▸ TASKS TO COMPLETE:
**A)** In the column about the deaths of Jimmy Lee Bruce and Eric Garner, how old was Jimmy Lee Bruce when he died?
**B)** From the column about the two deaths, quote the passage from "By Bob Gaydos" up to and including "with your deaths.".
**C)** Write what comes next in the column about the deaths of Jimmy Lee Bruce and Eric Garner, picking up after its final sentence.

▸ PASSAGE:
--- START ---

Bob Gaydos is writer-in-residence at zestoforange.com.

Two Deaths Separated Only by Decades

Thursday, December 11th, 2014

By Bob Gaydos

Eric Garner, moments before his death.

Eric Garner, moments before his death.

Jimmy Lee Bruce, meet Eric Garner. You’ve got a lot in common. You’re both black men from New York state. Both of you had an encounter with police officers over some comparatively minor matter. Neither of you had any weapon. You both gave the police a hard time and had what is described as a “choke hold” applied to you by an officer. You both died as a result of that use of official force.

Interestingly, those police officers had some things in common as well. They were all white. None of them was trained in the use of the choke hold, which was prohibited by their respective police forces. Also, none of them was indicted on any charges by a grand jury in connection with your deaths.

The only thing separating the two of you is time. A little more than twenty-seven years. …

Jimmy Lee Bruce died in the back of a patrol car near Middletown, N.Y., on Dec. 13, 1986. He was 20 years old. He and a group of friends from Ellenville, N.Y., had gone to a movie theater in a mall outside Middletown. The group became rowdy. There was drinking involved. Off-duty Middletown police officers acting as security guards, escorted the group out of the theater, where a scuffle ensued. An officer applied the choke hold to Bruce and tossed him in the back of a police car, which had brought two on-duty Town of Wallkill police officers to the scene.

--- END ---

▸ Saved entries:
--- START ---

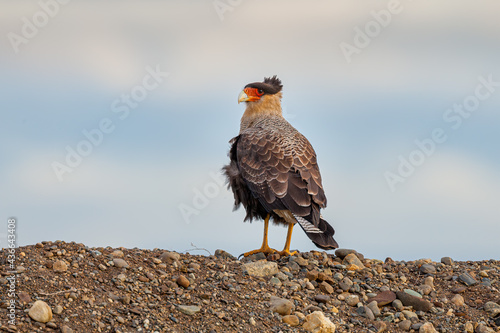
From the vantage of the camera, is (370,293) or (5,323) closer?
(5,323)

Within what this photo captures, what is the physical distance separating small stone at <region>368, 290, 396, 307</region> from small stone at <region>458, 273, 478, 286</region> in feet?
6.41

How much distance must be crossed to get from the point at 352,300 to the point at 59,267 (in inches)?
186

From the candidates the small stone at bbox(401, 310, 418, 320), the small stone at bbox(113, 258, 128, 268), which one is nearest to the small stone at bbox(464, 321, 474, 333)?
the small stone at bbox(401, 310, 418, 320)

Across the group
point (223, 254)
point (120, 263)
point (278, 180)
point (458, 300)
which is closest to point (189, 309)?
point (120, 263)

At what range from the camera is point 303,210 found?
11.0 meters

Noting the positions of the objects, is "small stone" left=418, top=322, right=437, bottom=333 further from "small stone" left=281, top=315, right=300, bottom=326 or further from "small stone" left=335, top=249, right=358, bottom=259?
"small stone" left=335, top=249, right=358, bottom=259

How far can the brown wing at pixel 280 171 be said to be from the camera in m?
11.2

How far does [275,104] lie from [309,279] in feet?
16.6

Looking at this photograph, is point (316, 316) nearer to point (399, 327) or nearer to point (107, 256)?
point (399, 327)

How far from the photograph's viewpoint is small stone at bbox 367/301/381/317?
929 centimetres

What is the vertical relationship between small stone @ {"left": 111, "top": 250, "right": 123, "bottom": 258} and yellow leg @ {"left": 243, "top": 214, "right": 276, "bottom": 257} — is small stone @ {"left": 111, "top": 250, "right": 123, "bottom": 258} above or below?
below

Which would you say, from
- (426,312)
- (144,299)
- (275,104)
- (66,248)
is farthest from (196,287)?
(275,104)

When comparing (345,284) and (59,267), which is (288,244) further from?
(59,267)

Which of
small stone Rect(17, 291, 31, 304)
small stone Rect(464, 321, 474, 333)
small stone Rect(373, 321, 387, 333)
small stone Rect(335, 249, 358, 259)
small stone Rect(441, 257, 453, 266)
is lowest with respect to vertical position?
small stone Rect(17, 291, 31, 304)
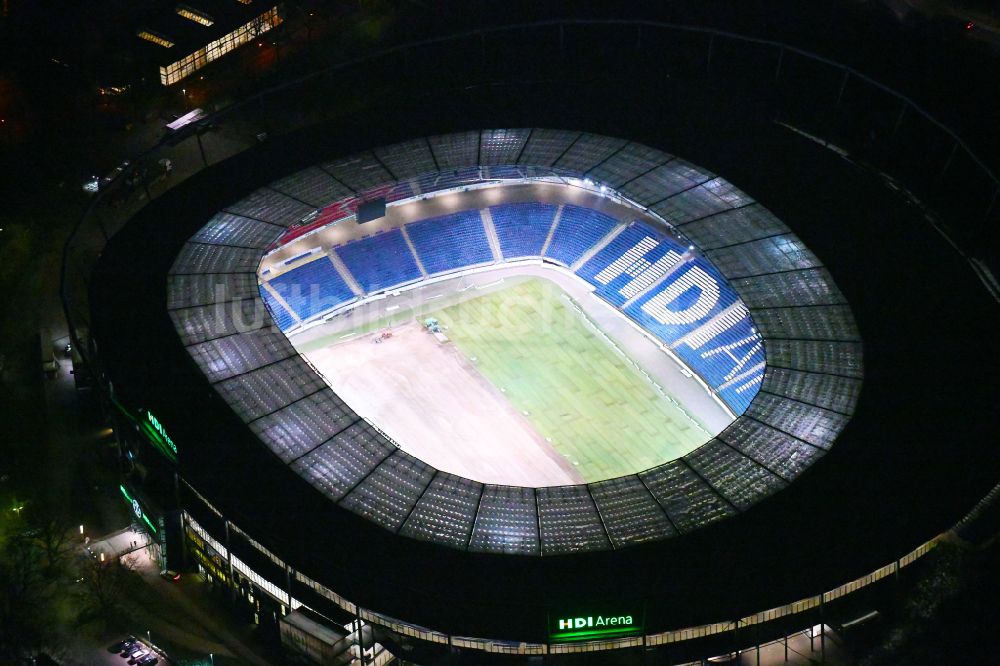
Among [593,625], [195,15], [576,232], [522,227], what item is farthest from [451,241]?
[593,625]

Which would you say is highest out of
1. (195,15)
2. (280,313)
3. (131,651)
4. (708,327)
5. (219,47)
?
(195,15)

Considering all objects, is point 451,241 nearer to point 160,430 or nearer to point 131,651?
point 160,430

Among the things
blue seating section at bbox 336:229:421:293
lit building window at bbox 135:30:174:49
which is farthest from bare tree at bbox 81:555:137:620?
lit building window at bbox 135:30:174:49

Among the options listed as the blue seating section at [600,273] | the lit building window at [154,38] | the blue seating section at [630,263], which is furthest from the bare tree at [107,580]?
the lit building window at [154,38]

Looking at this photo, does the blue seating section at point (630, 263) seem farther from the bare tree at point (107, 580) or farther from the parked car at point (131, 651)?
the parked car at point (131, 651)

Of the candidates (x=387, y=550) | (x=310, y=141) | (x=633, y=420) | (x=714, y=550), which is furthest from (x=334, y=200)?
(x=714, y=550)

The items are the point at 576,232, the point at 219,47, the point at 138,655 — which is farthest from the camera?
the point at 219,47

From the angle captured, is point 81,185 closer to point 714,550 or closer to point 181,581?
point 181,581
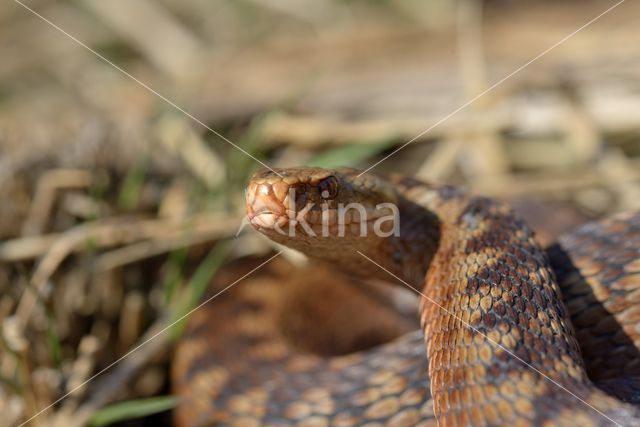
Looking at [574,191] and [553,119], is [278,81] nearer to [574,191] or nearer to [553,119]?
[553,119]

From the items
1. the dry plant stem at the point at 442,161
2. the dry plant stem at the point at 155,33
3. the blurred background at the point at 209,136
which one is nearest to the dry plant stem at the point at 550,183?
the blurred background at the point at 209,136

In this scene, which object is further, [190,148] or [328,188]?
[190,148]

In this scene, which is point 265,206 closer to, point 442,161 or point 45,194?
point 45,194

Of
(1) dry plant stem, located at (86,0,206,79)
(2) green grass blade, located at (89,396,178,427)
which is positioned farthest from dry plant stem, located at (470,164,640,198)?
(1) dry plant stem, located at (86,0,206,79)

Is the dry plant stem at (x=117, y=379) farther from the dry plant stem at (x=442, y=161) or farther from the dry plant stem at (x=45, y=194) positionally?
the dry plant stem at (x=442, y=161)

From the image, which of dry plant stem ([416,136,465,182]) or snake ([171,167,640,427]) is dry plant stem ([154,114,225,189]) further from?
dry plant stem ([416,136,465,182])

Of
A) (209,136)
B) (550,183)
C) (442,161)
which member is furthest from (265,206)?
(209,136)
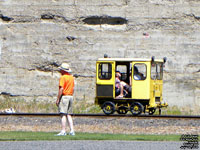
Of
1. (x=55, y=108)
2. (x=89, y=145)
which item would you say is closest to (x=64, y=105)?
(x=89, y=145)

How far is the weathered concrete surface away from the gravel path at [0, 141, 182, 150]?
554 inches

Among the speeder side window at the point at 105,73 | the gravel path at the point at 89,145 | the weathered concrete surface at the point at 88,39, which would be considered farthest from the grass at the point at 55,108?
the gravel path at the point at 89,145

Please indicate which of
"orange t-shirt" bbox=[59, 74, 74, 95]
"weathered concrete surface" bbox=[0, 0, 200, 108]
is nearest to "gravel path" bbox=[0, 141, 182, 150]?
"orange t-shirt" bbox=[59, 74, 74, 95]

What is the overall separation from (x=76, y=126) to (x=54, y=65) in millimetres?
10841

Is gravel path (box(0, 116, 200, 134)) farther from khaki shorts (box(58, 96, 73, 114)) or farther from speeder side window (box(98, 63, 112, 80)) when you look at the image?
khaki shorts (box(58, 96, 73, 114))

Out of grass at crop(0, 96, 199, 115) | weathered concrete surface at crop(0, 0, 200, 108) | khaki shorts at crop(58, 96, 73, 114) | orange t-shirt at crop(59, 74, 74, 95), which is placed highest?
weathered concrete surface at crop(0, 0, 200, 108)

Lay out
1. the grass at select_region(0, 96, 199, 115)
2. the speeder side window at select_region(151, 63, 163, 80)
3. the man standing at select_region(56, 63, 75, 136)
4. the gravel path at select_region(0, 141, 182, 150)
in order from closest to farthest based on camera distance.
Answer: the gravel path at select_region(0, 141, 182, 150) → the man standing at select_region(56, 63, 75, 136) → the speeder side window at select_region(151, 63, 163, 80) → the grass at select_region(0, 96, 199, 115)

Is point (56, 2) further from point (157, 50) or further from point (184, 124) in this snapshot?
point (184, 124)

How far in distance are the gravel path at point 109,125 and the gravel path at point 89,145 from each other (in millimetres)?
3864

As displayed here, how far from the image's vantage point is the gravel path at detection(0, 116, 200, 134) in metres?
15.2

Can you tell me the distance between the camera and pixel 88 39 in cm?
2617

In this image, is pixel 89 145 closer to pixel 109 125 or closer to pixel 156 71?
pixel 109 125

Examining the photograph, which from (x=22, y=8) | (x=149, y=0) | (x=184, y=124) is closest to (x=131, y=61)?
(x=184, y=124)

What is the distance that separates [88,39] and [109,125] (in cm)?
1067
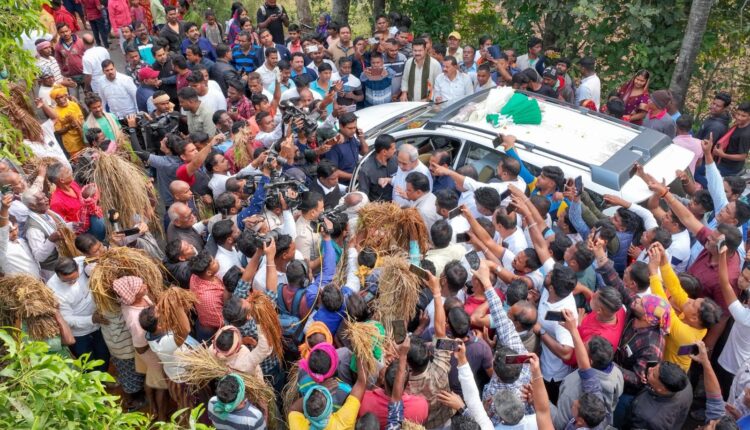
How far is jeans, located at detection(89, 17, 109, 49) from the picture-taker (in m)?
14.4

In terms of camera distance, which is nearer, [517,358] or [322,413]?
[322,413]

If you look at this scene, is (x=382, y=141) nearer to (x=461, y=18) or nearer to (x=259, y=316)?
(x=259, y=316)

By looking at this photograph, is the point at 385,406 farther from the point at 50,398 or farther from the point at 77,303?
the point at 77,303

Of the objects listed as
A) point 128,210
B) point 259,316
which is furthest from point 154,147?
point 259,316

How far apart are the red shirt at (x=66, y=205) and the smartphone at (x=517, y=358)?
15.9 feet

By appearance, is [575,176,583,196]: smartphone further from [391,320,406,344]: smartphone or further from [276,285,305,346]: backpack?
[276,285,305,346]: backpack

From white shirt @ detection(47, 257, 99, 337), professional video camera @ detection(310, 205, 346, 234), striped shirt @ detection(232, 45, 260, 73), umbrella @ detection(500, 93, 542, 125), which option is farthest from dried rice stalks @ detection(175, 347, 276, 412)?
striped shirt @ detection(232, 45, 260, 73)

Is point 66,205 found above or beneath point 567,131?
above

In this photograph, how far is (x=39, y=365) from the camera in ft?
9.30

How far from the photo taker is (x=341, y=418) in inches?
169

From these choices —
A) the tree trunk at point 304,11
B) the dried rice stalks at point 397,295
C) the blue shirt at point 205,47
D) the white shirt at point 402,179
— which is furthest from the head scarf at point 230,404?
the tree trunk at point 304,11

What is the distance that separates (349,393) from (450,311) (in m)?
1.01

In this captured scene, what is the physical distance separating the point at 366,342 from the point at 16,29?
3571 millimetres

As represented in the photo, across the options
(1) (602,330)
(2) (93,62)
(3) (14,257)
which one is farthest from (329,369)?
(2) (93,62)
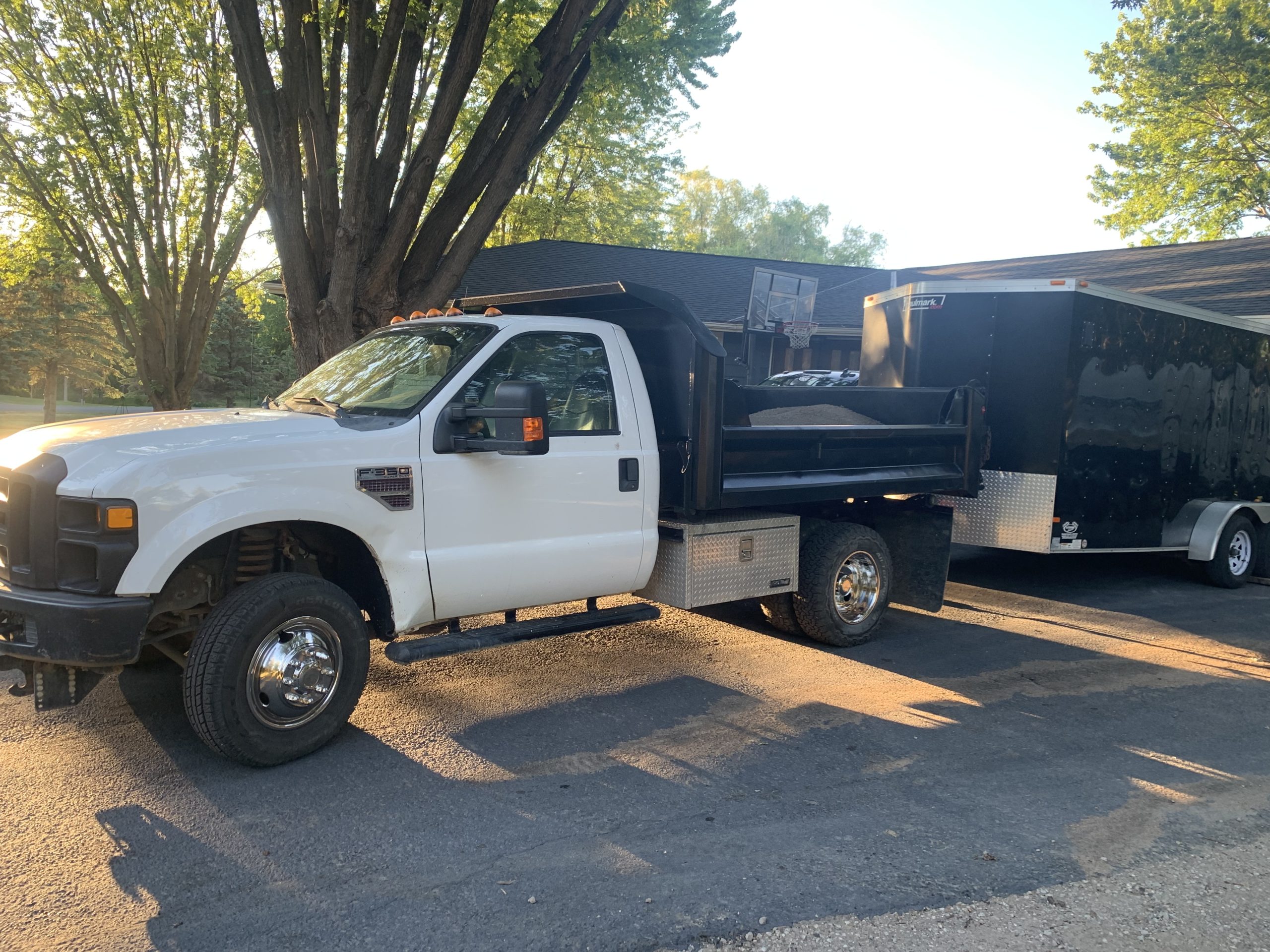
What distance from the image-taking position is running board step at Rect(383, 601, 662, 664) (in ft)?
15.8

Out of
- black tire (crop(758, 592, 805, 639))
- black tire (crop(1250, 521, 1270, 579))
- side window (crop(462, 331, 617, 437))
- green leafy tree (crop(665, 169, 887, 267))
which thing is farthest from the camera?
green leafy tree (crop(665, 169, 887, 267))

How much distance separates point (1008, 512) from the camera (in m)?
8.30

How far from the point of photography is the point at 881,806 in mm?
4227

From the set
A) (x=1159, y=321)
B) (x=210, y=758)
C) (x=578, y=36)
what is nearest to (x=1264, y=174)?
(x=1159, y=321)

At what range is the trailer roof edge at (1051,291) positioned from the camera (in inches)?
317

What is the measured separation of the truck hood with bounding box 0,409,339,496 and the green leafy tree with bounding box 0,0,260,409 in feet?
37.3

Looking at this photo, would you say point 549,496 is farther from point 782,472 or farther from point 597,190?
point 597,190

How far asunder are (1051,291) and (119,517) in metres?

--- END ---

▸ TASK-BY-TASK RESULTS:
**A)** He was 20 years old.

**B)**
By Bob Gaydos

Eric Garner, moments before his death.

Eric Garner, moments before his death.

Jimmy Lee Bruce, meet Eric Garner. You’ve got a lot in common. You’re both black men from New York state. Both of you had an encounter with police officers over some comparatively minor matter. Neither of you had any weapon. You both gave the police a hard time and had what is described as a “choke hold” applied to you by an officer. You both died as a result of that use of official force.

Interestingly, those police officers had some things in common as well. They were all white. None of them was trained in the use of the choke hold, which was prohibited by their respective police forces. Also, none of them was indicted on any charges by a grand jury in connection with your deaths.

**C)**
The police then drove around for 7 ½ minutes looking for Bruce’s friends. When they returned to the theater, a state trooper, who had also arrived on the scene, shined a flashlight in the back of the patrol car and noticed the young man was not responding to the light. Police rushed him to a nearby hospital, but attempts to revive him failed.

Two months after the incident, an Orange County grand jury began considering whether any of the officers did anything criminally wrong in connection with Bruce’s death. It determined that none of the officers did anything criminally wrong because none of them had received any training in the proper application of what they, more benignly, referred to as the “sleeper hold,” nor in what could result from improper use of the dangerous hold. It was an accident.

Which brings us to Eric Garner, at 43, somewhat older than Bruce and someone known to police in his Staten Island neighborhood as a familiar problem — mostly for selling loose cigarettes on the street and getting mouthy with police who tell him to stop. On July 17 of this year, Garner, the father of six, got mouthy and maybe more with a police officer who told him to stop selling the cigarettes. The officer applied the choke hold. Garner went down. A witness taped the incident on a cell phone and caught Garner, an asthmatic, exclaiming, “I can’t breathe!” A coroner ruled the death a homicide.

A Richmond County grand jury this month determined — despite the video — that there was no criminal wrongdoing on the part of the police officer. This ruling, coming on the heels of a similar case in Ferguson, Mo., and in the wake of a number of deaths of young black males at the hands of white police, has spurred large, public demonstrations across the country and, in fact, around the world. Justice! is the cry.

But what is justice?

For sure, it means eliminating any doubt of conflict of interest in the future by having special prosecutors, not local district attorneys, handle cases involving deaths of unarmed civilians at the hands of local police officers. This would protect police, prosecutors and the public.

But that’s not nearly enough.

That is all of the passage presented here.